# hedging against ireland leaving euro



## noelch (16 Nov 2010)

Hi

  I am looking for opinions on this…..
  If Ireland leave the euro & go back to the punt we will all have to take devaluation so our savings will be worth less.
  I have savings with rabo that hopefully I wont have to access for a few years & I was thinking of buying into some of their more stable investments (bonds etc) .
  In the event of Ireland leaving the euro these investments would stay quoted in euro until you cashed them in.
  Then some time in the future when the valve of the punt had risen (hopefully) you could cash them in . Is this a hair-brained idea?

  [FONT=&quot]Thanks[/FONT]


----------



## pinkyBear (6 Dec 2010)

Hi there, if no-one minds me piggybacking on this post, could Ireland be "forced" to leave the EU. I suppose my concern is, if we are forced to do something like this, all mortgages would sky rocket, as the new currency taken on by Ireland would be valued less than the Euro, and the mortgages we took out in Euros would be massive..
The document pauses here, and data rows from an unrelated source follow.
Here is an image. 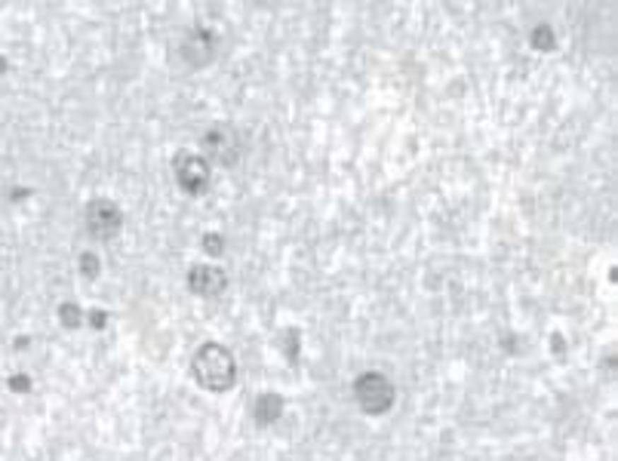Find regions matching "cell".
I'll return each mask as SVG.
<instances>
[{
    "label": "cell",
    "mask_w": 618,
    "mask_h": 461,
    "mask_svg": "<svg viewBox=\"0 0 618 461\" xmlns=\"http://www.w3.org/2000/svg\"><path fill=\"white\" fill-rule=\"evenodd\" d=\"M194 378L213 394L231 391V385L237 381L234 354L228 348H222V344H216V342L203 344V348L194 354Z\"/></svg>",
    "instance_id": "cell-1"
},
{
    "label": "cell",
    "mask_w": 618,
    "mask_h": 461,
    "mask_svg": "<svg viewBox=\"0 0 618 461\" xmlns=\"http://www.w3.org/2000/svg\"><path fill=\"white\" fill-rule=\"evenodd\" d=\"M354 394L366 415H385L394 406V385L382 372H363L354 381Z\"/></svg>",
    "instance_id": "cell-2"
},
{
    "label": "cell",
    "mask_w": 618,
    "mask_h": 461,
    "mask_svg": "<svg viewBox=\"0 0 618 461\" xmlns=\"http://www.w3.org/2000/svg\"><path fill=\"white\" fill-rule=\"evenodd\" d=\"M173 170H175V182H179V188L185 194H191V197H200V194L209 188V179H213L209 163L203 161L200 154H191V151H182V154L175 157Z\"/></svg>",
    "instance_id": "cell-3"
},
{
    "label": "cell",
    "mask_w": 618,
    "mask_h": 461,
    "mask_svg": "<svg viewBox=\"0 0 618 461\" xmlns=\"http://www.w3.org/2000/svg\"><path fill=\"white\" fill-rule=\"evenodd\" d=\"M120 228H123V212L117 209V203L99 197L86 206V230L95 240H111V237L120 234Z\"/></svg>",
    "instance_id": "cell-4"
},
{
    "label": "cell",
    "mask_w": 618,
    "mask_h": 461,
    "mask_svg": "<svg viewBox=\"0 0 618 461\" xmlns=\"http://www.w3.org/2000/svg\"><path fill=\"white\" fill-rule=\"evenodd\" d=\"M203 148H206V154L213 157V161H218L222 166H231L237 157H240V136L234 132V127H228V123H218V127H213L203 136Z\"/></svg>",
    "instance_id": "cell-5"
},
{
    "label": "cell",
    "mask_w": 618,
    "mask_h": 461,
    "mask_svg": "<svg viewBox=\"0 0 618 461\" xmlns=\"http://www.w3.org/2000/svg\"><path fill=\"white\" fill-rule=\"evenodd\" d=\"M228 286V277L222 268H213V264H197V268L188 271V289L194 296H203V298H216L222 296Z\"/></svg>",
    "instance_id": "cell-6"
},
{
    "label": "cell",
    "mask_w": 618,
    "mask_h": 461,
    "mask_svg": "<svg viewBox=\"0 0 618 461\" xmlns=\"http://www.w3.org/2000/svg\"><path fill=\"white\" fill-rule=\"evenodd\" d=\"M182 52H185V59H188V65H197V68H200V65H206V62L213 59V52H216V40H213V34H209L206 28H197L188 40H185Z\"/></svg>",
    "instance_id": "cell-7"
},
{
    "label": "cell",
    "mask_w": 618,
    "mask_h": 461,
    "mask_svg": "<svg viewBox=\"0 0 618 461\" xmlns=\"http://www.w3.org/2000/svg\"><path fill=\"white\" fill-rule=\"evenodd\" d=\"M252 415H255V421H259V424L277 421L280 415H284V397H280V394H262L259 400H255Z\"/></svg>",
    "instance_id": "cell-8"
},
{
    "label": "cell",
    "mask_w": 618,
    "mask_h": 461,
    "mask_svg": "<svg viewBox=\"0 0 618 461\" xmlns=\"http://www.w3.org/2000/svg\"><path fill=\"white\" fill-rule=\"evenodd\" d=\"M532 47H535V49H544V52L557 47V40H554L551 25H538V28H532Z\"/></svg>",
    "instance_id": "cell-9"
},
{
    "label": "cell",
    "mask_w": 618,
    "mask_h": 461,
    "mask_svg": "<svg viewBox=\"0 0 618 461\" xmlns=\"http://www.w3.org/2000/svg\"><path fill=\"white\" fill-rule=\"evenodd\" d=\"M59 317H62V326H68V329H74V326H81V308L77 305H62L59 308Z\"/></svg>",
    "instance_id": "cell-10"
},
{
    "label": "cell",
    "mask_w": 618,
    "mask_h": 461,
    "mask_svg": "<svg viewBox=\"0 0 618 461\" xmlns=\"http://www.w3.org/2000/svg\"><path fill=\"white\" fill-rule=\"evenodd\" d=\"M81 271H83V277H86V280L99 277V271H102V262H99V255H93V252H83V255H81Z\"/></svg>",
    "instance_id": "cell-11"
},
{
    "label": "cell",
    "mask_w": 618,
    "mask_h": 461,
    "mask_svg": "<svg viewBox=\"0 0 618 461\" xmlns=\"http://www.w3.org/2000/svg\"><path fill=\"white\" fill-rule=\"evenodd\" d=\"M203 250H206L209 255H222V250H225L222 234H203Z\"/></svg>",
    "instance_id": "cell-12"
},
{
    "label": "cell",
    "mask_w": 618,
    "mask_h": 461,
    "mask_svg": "<svg viewBox=\"0 0 618 461\" xmlns=\"http://www.w3.org/2000/svg\"><path fill=\"white\" fill-rule=\"evenodd\" d=\"M10 387H13L16 394H25V391H28V387H31V378H28V375H22V372H19V375H13V378H10Z\"/></svg>",
    "instance_id": "cell-13"
},
{
    "label": "cell",
    "mask_w": 618,
    "mask_h": 461,
    "mask_svg": "<svg viewBox=\"0 0 618 461\" xmlns=\"http://www.w3.org/2000/svg\"><path fill=\"white\" fill-rule=\"evenodd\" d=\"M93 326H105V311H93Z\"/></svg>",
    "instance_id": "cell-14"
}]
</instances>
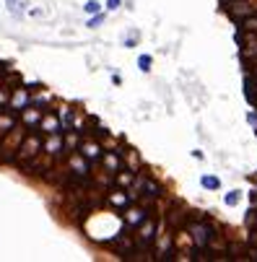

Is this a scenario that could happen??
P..


----------



## joe sod (23 Dec 2010)

*investment funds with rabo outside of euro*

i was wondering about this point also, surely money invested in a a rabo fund which is invested in companies outside of euro area, even though quoted in euro, should appreciate if the value of the euro depreciated, for example if i was in a canada specific fund quoted in euros with rabo, surely the fund would not suffer in a big euro depreciation afterall the fund is invested in stocks outside of euro


----------



## UFC (23 Dec 2010)

Just open a savings account in Germany.


----------



## Tailspin (17 Jan 2011)

Rabofunds mostly invested and well diversified in non-eurozone countries  -that's my hedge.  I've noticed that my valuations benefit from Euro depreciation - that's not to promote Rabo - any funds invested in such a way would do. For someone with a lot of euro denominated debt, it helps.


----------